One of the things I like most about living in New York and working in immigration law is my exposure to a diversity of languages and dialects. As a global capital, New York is lucky to have thriving language communities representing languages from all over the world. And yet it cannot be denied that migration plays a role in some major language shifts and language loss.
Very often, home languages do not last beyond one or two generations of Americans. Some immigrant parents refuse to teach the home languages to their children for fear that it would stunt their abilities in English or leave them with accents that could invite discrimination. Even children raised with their parents’ native language may lose it over time as they grow up and connect less and less with the home culture.

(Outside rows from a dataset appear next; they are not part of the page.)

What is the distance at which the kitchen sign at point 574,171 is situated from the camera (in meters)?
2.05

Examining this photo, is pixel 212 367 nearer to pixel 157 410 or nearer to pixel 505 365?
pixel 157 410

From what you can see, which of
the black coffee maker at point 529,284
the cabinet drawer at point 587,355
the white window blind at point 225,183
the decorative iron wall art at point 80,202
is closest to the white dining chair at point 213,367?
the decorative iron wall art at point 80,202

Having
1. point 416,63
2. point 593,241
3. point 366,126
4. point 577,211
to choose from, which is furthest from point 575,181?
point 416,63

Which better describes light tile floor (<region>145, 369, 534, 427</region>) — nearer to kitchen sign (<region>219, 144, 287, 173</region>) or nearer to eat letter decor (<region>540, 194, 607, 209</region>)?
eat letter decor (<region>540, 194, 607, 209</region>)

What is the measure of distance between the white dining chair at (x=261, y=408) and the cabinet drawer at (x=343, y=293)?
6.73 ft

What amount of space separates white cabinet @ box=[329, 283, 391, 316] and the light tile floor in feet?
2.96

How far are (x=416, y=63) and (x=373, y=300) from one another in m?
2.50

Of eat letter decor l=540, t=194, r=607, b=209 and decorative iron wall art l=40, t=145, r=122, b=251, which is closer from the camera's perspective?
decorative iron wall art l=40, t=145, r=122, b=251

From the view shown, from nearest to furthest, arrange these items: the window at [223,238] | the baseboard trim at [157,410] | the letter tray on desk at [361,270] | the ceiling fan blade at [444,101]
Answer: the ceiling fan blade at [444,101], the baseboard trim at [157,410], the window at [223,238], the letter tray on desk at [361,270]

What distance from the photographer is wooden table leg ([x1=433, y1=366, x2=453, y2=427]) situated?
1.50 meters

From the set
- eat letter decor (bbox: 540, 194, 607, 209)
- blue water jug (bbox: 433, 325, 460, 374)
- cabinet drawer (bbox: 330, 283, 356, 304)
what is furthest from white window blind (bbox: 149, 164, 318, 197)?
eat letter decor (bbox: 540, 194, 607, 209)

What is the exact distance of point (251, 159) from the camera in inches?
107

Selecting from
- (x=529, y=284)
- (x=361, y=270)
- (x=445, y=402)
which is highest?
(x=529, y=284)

Other times, language loss happens because of forced displacement, deliberate government policy, or for social or economic reasons. In an increasingly globalized world, language loss is occurring ever more rapidly, and—perhaps inevitably—New York is home to communities of speakers of some of the world’s most endangered languages. This presents a unique opportunity for linguists to do important fieldwork on many languages that have not been thoroughly studied previously—enter the Endangered Language Alliance, or ELA, which has as its mission not only the study but also the support of endangered languages. On its website, the ELA explains that “it is an ethical responsibility for those linguists working on endangered languages to contribute to their perpetuation as spoken languages if such a will exists in the community.”
I first came to learn of the ELA because of my interest in Celtic languages. Having already studied Irish, a Goidelic Celtic language, I was interested in learning a language from the other family of Celtic languages, the Brythonic—these include Cornish, Welsh, and Breton. Since I also speak French and have spent some time in France, I took an interest in Breton, which is spoken in some communities in the far west of Brittany in Northwest France. I discovered that there were Breton language classes being given at the ELA offices in Manhattan, and I thought, “Only in New York!”

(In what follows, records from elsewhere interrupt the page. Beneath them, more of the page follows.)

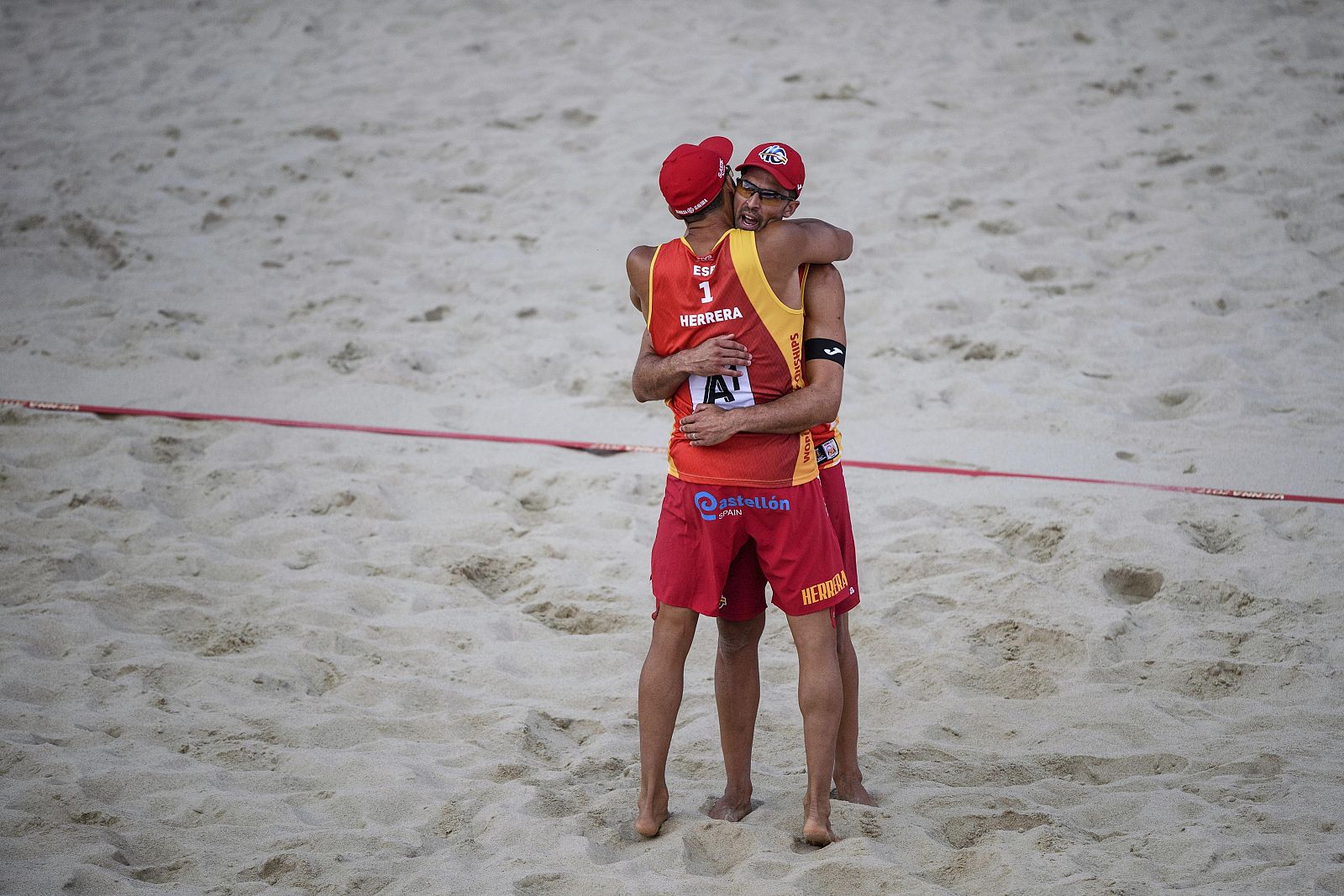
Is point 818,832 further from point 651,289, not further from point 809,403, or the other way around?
point 651,289

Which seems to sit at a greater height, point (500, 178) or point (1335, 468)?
point (500, 178)

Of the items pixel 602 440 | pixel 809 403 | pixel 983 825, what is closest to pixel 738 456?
pixel 809 403

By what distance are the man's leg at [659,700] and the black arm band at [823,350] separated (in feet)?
2.22

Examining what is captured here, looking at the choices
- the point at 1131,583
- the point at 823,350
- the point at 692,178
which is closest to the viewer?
the point at 692,178

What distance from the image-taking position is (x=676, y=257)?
9.20 ft

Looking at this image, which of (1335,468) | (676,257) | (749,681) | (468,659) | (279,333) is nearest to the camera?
(676,257)

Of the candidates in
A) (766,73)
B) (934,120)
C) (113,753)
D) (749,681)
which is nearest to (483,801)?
(749,681)

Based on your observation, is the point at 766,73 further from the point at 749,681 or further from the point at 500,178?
the point at 749,681

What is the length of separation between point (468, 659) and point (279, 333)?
303cm

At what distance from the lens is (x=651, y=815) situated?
2.92 metres

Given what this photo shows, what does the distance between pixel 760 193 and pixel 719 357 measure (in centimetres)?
39

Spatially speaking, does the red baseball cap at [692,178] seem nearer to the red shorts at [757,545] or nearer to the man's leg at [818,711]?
the red shorts at [757,545]

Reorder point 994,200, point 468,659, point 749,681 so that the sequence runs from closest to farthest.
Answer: point 749,681, point 468,659, point 994,200

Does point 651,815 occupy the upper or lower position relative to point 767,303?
lower
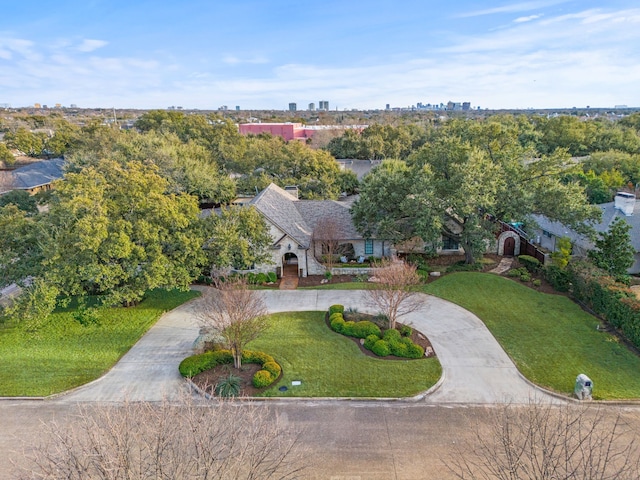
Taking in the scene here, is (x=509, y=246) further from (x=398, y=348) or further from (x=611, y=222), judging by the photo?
(x=398, y=348)

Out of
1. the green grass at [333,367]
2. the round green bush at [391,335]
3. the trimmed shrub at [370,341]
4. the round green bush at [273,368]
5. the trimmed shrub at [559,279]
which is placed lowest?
the green grass at [333,367]

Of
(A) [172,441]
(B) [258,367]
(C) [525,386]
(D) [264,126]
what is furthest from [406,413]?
(D) [264,126]

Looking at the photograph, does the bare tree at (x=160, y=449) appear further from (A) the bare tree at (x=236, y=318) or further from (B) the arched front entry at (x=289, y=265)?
(B) the arched front entry at (x=289, y=265)

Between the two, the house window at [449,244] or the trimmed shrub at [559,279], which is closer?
the trimmed shrub at [559,279]

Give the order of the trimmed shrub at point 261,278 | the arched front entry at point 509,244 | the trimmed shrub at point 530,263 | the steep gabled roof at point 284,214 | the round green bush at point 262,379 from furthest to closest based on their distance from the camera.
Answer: the arched front entry at point 509,244
the steep gabled roof at point 284,214
the trimmed shrub at point 261,278
the trimmed shrub at point 530,263
the round green bush at point 262,379

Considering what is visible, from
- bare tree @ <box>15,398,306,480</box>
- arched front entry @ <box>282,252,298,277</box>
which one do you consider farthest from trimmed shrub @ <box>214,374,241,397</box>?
arched front entry @ <box>282,252,298,277</box>

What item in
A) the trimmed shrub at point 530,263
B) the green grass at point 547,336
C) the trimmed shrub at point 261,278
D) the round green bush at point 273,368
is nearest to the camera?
the green grass at point 547,336

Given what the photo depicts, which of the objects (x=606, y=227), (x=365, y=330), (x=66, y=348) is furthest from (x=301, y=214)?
(x=606, y=227)

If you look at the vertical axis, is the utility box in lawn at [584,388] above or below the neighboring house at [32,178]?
below

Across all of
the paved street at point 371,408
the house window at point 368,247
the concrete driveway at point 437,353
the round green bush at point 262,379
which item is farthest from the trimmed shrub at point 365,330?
the house window at point 368,247
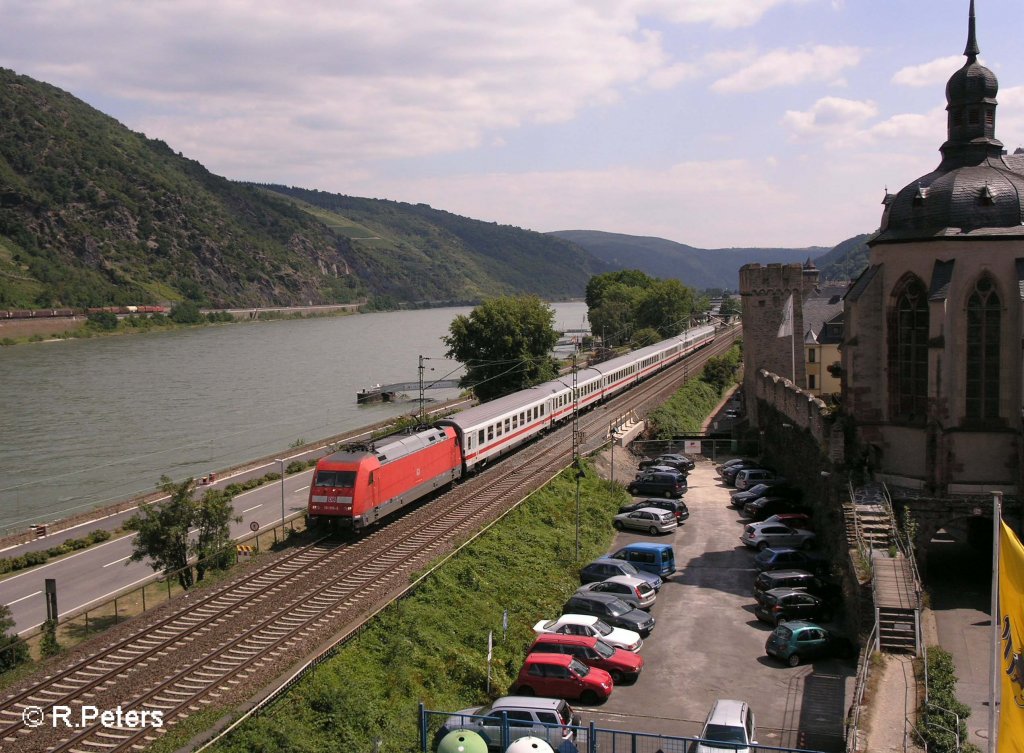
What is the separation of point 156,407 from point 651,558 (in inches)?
2040

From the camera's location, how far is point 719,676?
65.8ft

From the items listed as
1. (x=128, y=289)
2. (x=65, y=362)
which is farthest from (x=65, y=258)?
(x=65, y=362)

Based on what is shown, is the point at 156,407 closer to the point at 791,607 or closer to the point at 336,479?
the point at 336,479

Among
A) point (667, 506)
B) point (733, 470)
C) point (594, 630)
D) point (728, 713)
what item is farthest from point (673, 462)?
point (728, 713)

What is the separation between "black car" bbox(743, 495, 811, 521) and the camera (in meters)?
33.6

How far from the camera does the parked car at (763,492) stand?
35.7 metres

Through the ELA I not only enjoyed learning Breton (though I unfortunately have forgotten everything I learned!), but also came to really appreciate the work of this heroic organization. Founder and Executive Director Daniel Kaufman is a linguist with expertise in Austronesian languages and an Adjunct professor at the CUNY Graduate Center.
Mr. Kaufman has opened up the ELA tent to partner with a number of organizations, such as Breizh NY (the association of Breton language and culture in New York) and Yurumein Garifuna Cultural Retrieval (a cultural association devoted to the Garifuna language of the Caribbean) to increase awareness around language death and revitalization work.
ELA works with these and many other groups to put on cultural events in the New York area that educate New Yorkers old and new about these linguistic treasures and the fight for their survival and regeneration. I had the privilege of attending one of these events last winter at the Bowery Poetry Club in Manhattan, where the audience learned about the history and structure of several endangered Himalayan languages.
Native speakers of Mustang and Sherpa were on hand to share their language with the audience, and we were treated to traditional song and dance by a group of young children learning to carry on their parents’ traditions. I previously had the pleasure of attending a similar event focusing on Breton and Irish, and was sad to miss that year’s events on Jewish languages (Spain’s Ladino and Syrian Judeo-Arabic) and the Mobilian Trade languages (of the Gulf of Mexico coast).
When a Language Dies
The statistics on language loss and death are staggering and depressing. The fact is that most of the languages being studied and supported by the ELA will be gone before the end of this century. The ELA’s work is important in that it preserves at least some of the cultural knowledge for future generations, but once dead, languages only very rarely come back to life. When a language dies, the unique knowledge and meaning of that language in its words, modes of speaking, and grammar die as well.
The ELA’s devotion to not only recording and preserving but also supporting and regenerating endangered and threatened languages is inspiring. Their important work has been profiled in such places as CNN, the New York Times, BBC, and NPR. By taking leadership from and providing a platform for immigrant communities to celebrate their own cultures and languages, the ELA helps to enrich the New York cultural landscape.